The system memory 130 includes computer storage media in the form
of volatile and/or nonvolatile memory such as read only memory
(ROM) 131 and random access memory (RAM) 132. A basic input/output
system 133 (BIOS), containing the basic routines that help to
transfer information between elements within computer 110, such as
during start-up, is typically stored in ROM 131. RAM 132 typically
contains data and/or program modules that are immediately
accessible to and/or presently being operated on by processing unit
120. By way of example, and not limitation, FIG. 1 illustrates
operating system 134, application programs 135, other program
modules 136, and program data 137.
The computer 110 may also include other removable/non-removable,
volatile/nonvolatile computer storage media. By way of example
only, FIG. 1 illustrates a hard disk drive 141 that reads from or
writes to non-removable, nonvolatile magnetic media, a magnetic
disk drive 151 that reads from or writes to a removable,
nonvolatile magnetic disk 152, and an optical disk drive 155 that
reads from or writes to a removable, nonvolatile optical disk 156
such as a CD ROM or other optical media. Other
removable/non-removable, volatile/nonvolatile computer storage
media that can be used in the exemplary operating environment
include, but are not limited to, magnetic tape cassettes, flash
memory cards, digital versatile disks, digital video tape, solid
state RAM, solid state ROM, and the like. The hard disk drive 141
is typically connected to the system bus 121 through a
non-removable memory interface such as interface 140, and magnetic
disk drive 151 and optical disk drive 155 are typically connected
to the system bus 121 by a removable memory interface, such as
interface 150.
The drives and their associated computer storage media discussed
above and illustrated in FIG. 1, provide storage of computer
readable instructions, data structures, program modules and other
data for the computer 110. In FIG. 1, for example, hard disk drive
141 is illustrated as storing operating system 144, application
programs 145, other program modules 146, and program data 147. Note
that these components can either be the same as or different from
operating system 134, application programs 135, other program
modules 136, and program data 137. Operating system 144,
application programs 145, other program modules 146, and program
data 147 are given different numbers here to illustrate that, at a
minimum, they are different copies. A user may enter commands and
information into the computer 110 through input devices such as a
keyboard 162 and pointing device 161, commonly referred to as a
mouse, trackball or touch pad. Other input devices (not shown) may
include a microphone, joystick, game pad, satellite dish, scanner,
or the like. These and other input devices are often connected to
the processing unit 120 through a user input interface 160 that is
coupled to the system bus 121, but may be connected by other
interface and bus structures, such as a parallel port, game port or
a universal serial bus (USB). A monitor 191 or other type of
display device is also connected to the system bus 121 via an
interface, such as a video interface 190. In addition to the
monitor, computers may also include other peripheral output devices
such as speakers 197 and printer 196, which may be connected
through an output peripheral interface 195. A camera 192 (such as a
digital/electronic still or video camera, or film/photographic
scanner) capable of capturing a sequence of images 193 can also be
included as an input device to the personal computer 110. Further,
while just one camera is depicted, multiple cameras could be
included as input devices to the personal computer 110. The images
193 from the one or more cameras are input into the computer 110
via an appropriate camera interface 194. This interface 194 is
connected to the system bus 121, thereby allowing the images to be
routed to and stored in the RAM 132, or one of the other data
storage devices associated with the computer 110. However, it is
noted that image data can be input into the computer 110 from any
of the aforementioned computer-readable media as well, without
requiring the use of the camera 192.
The computer 110 may operate in a networked environment using
logical connections to one or more remote computers, such as a
remote computer 180. The remote computer 180 may be a personal
computer, a server, a router, a network PC, a peer device or other
common network node, and typically includes many or all of the
elements described above relative to the computer 110, although
only a memory storage device 181 has been illustrated in FIG. 1.

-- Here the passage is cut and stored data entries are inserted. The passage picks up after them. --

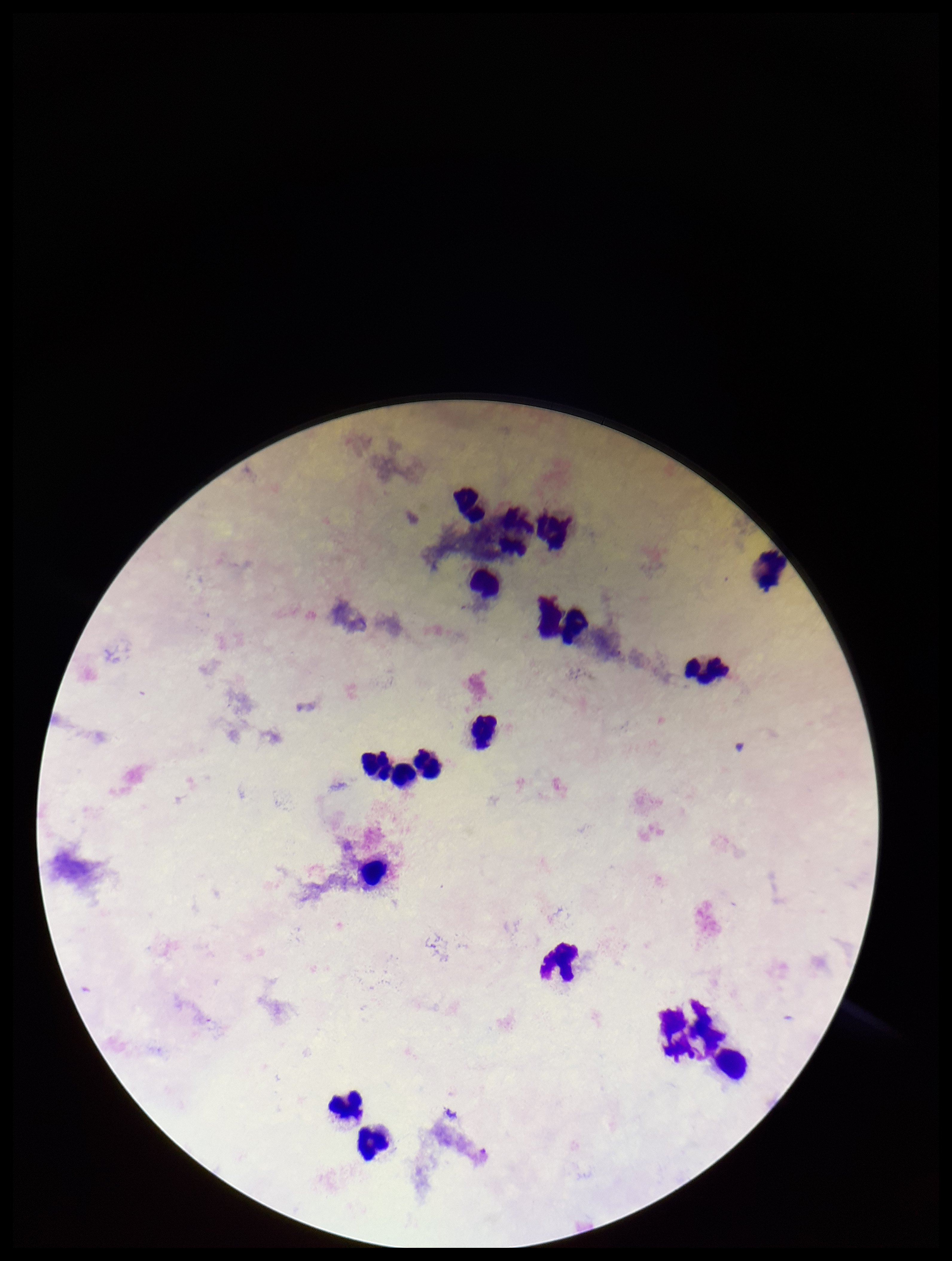 Parasite count: 0. Plasmodium parasites: none detected. Preparation: thick. Leukocyte count: 18. Patient malaria status: negative. Smartphone photograph taken through the eyepiece of a microscope. Single field of view. Image is 952×1261 pixels. Stained with Giemsa.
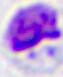

A leukocyte is seen. Photomicrograph. Captured at 400x magnification.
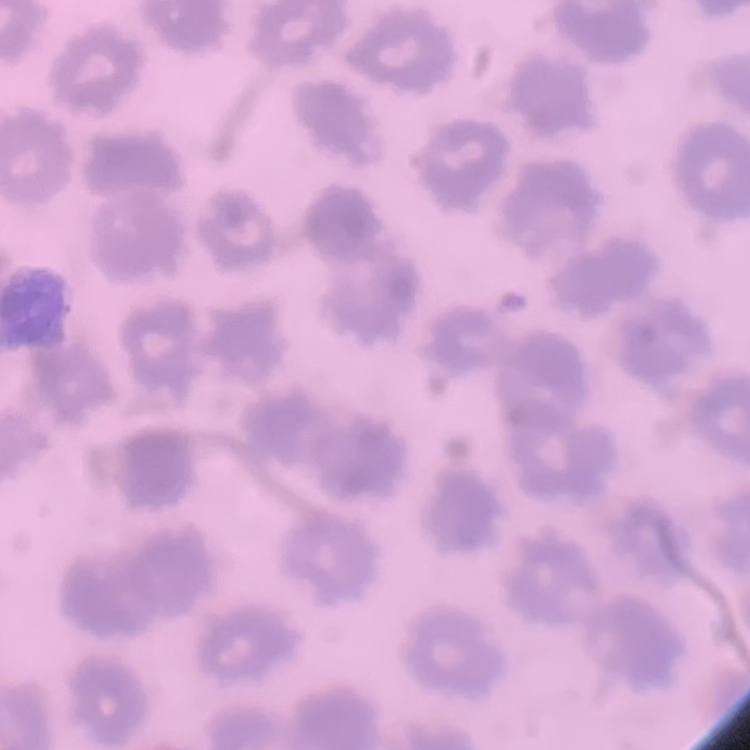

erythrocyte morphology = no rouleaux formation
stain = Field's or Giemsa
image type = one tile cut from a larger photomicrograph
preparation = thin peripheral smear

The logical connections depicted in FIG. 1 include a local area
network (LAN) 171 and a wide area network (WAN) 173, but may also
include other networks. Such networking environments are
commonplace in offices, enterprise-wide computer networks,
intranets and the Internet.
When used in a LAN networking environment, the computer 110 is
connected to the LAN 171 through a network interface or adapter
170. When used in a WAN networking environment, the computer 110
typically includes a modem 172 or other means for establishing
communications over the WAN 173, such as the Internet. The modem
172, which may be internal or external, may be connected to the
system bus 121 via the user input interface 160, or other
appropriate mechanism. In a networked environment, program modules
depicted relative to the computer 110, or portions thereof, may be
stored in the remote memory storage device. By way of example, and
not limitation, FIG. 1 illustrates remote application programs 185
as residing on memory device 181. It will be appreciated that the
network connections shown are exemplary and other means of
establishing a communications link between the computers may be
used.
The exemplary operating environment having now been discussed, the
remaining parts of this description section will be devoted to a
description of the program modules embodying the invention.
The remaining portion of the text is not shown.